Hannah gently takes the photographs from my hands and gives them back to Kaiser. “I think that’s enough for now.”

“No,” I say. “We have to keep going.”

“What does the turtle tell you?” asks Kaiser.

I quickly summarize my recurring dream about the pickup truck, the pond, and my father pulling Lena the Leopardess out of his gunshot wound. As I speak, Hannah’s eyes focus on me with absolute concentration.

“Jesus,” Kaiser says when I finish. “From the point of view of your life, I think that’s probably very important. But it’s hard to see how it impacts this murder case. It sounds to me like your aunt was molested as a child—just as you were—and this stuffed-animal angle is part of all that. The only relevance to our case is that the sexual abuse is probably what brought Ann into contact with Malik.”

I take a step toward Kaiser. “I have to get out of here.”

“Why?”

“I have things I need to do.”

He glances at Hannah. “Such as?”

“I want to see the stuffed animal I buried with my father. It was my grandfather who suggested that I put Lena into his coffin. To keep him from being lonely, he said.”

“You want to exhume your father’s body to see a stuffed animal?”

“Yes. It’s too much coincidence. Ann kills herself with her favorite stuffed animal. And my grandfather—after killing my father because he supposedly abused me—tells me to bury my favorite stuffed animal in the coffin? I want to get Lena and Thomas together and give them every test known to forensic science. And I want a new autopsy done on my father. You told me his original autopsy report was lost, right?”

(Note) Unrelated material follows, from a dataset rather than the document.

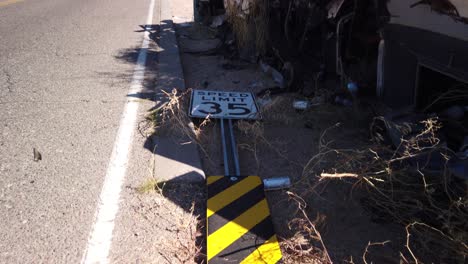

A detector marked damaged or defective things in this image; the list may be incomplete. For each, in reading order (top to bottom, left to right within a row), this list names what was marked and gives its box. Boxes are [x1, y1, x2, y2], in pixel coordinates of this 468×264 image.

burned trailer [378, 0, 468, 108]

“Yes,” says Kaiser, watching me as he might a psychotic patient. “But I can’t let you leave here. You know that.”

“Because?”

“Cat, there are only two options for you. Stay here, or let the NOPD arrest you and put you in jail. You could raise bail, I’m sure, but it might be tomorrow before you got free.”

An engine is spinning in my chest, building frantic energy that won’t be discharged until I get out of this building and learn what I have to learn. “Can you order the exhumation of my father’s body for a new autopsy?”

Kaiser glances at Hannah again, then looks pointedly at me. “I’m not sure what the law is in Mississippi.”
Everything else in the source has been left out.